======== PROVIDED DATA

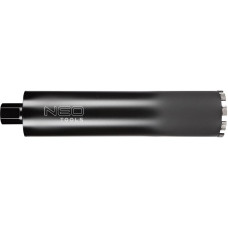 NEO Otwornica diamentowa do wiertnicy 58G540 102×470mm×9T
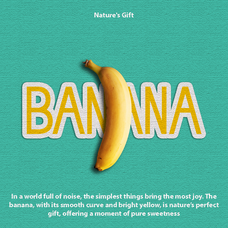 gladence-condensed-tall-font-vadova-studio-6.png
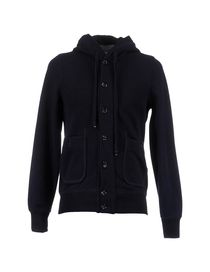 CYCLE - Sweatshirt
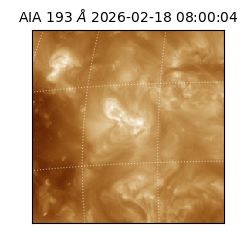 saia - 2026-02-18T08:00:04.843000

================

WHAT YOU SHOULD DO:
Exact copy, no images: rewrite the entire listing above.

THE COMPLETED TASK:
 NEO Otwornica diamentowa do wiertnicy 58G540 102×470mm×9T
 gladence-condensed-tall-font-vadova-studio-6.png
 CYCLE - Sweatshirt
 saia - 2026-02-18T08:00:04.843000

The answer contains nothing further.